What's it gonna' take to get a job with the amazing Numero Group? Month after month they keep discovering, and gloriously repackaging, crate finds that are essential puzzle pieces in the evolution of modern music. They seem to have all the bases covered, lost power pop (Yellow Pills), lost femme-folk (Wayfaring Strangers), lost world funk (various Cult Cargo comps.) and the label's biggest undertaking, the Eccentric Soul series.

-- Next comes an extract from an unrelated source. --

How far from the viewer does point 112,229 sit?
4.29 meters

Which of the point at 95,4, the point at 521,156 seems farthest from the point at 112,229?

Numero already unearthed the amazing Capsoul Label (their first release), so who would've thought there was another Columbus imprint that needed digging up? The Prix Label began on 921 E. Broad Street in the now defunct Harmonic Studios. Over a four year span (1969-73) they released only a small handful of singles. Pretty much all of them are compiled here, along with a batch of master tapes found only a year ago at a local estate auction (the owners apparently had no idea what a goldmine they possessed). Of course there is a bit of overlap with Capsoul, session players and band members were an incestuous bunch in the small but vibrant Columbus scene (Marion Ray, a star of Bill Moss' label, also recorded a single for Prix), but that's not to say Prix isn't an entirely unique entity.
For one, they had Eddie Ray, who began in a trio with the legendary Sam and Dave. On "You Got Me" he shines like a legitimate star over a slightly psych soul groove. The album also boasts two tracks from OFS Unlimited, who were precursors to the big-band, multi-cultural, funk sounds of the Ohio Players and Sun. Their "Mystic" is a barreling slice of instrumental jazz blasts and polyrhythm, something that wouldn't be out of place on a Tarrantino soundtrack or necromanced into a Go Team sequence.
Basically, whether you're a fan of lost soul or not, Numero has provided both a rich history few knew existed and another seamless compilation of hidden treasures that would otherwise remain buried.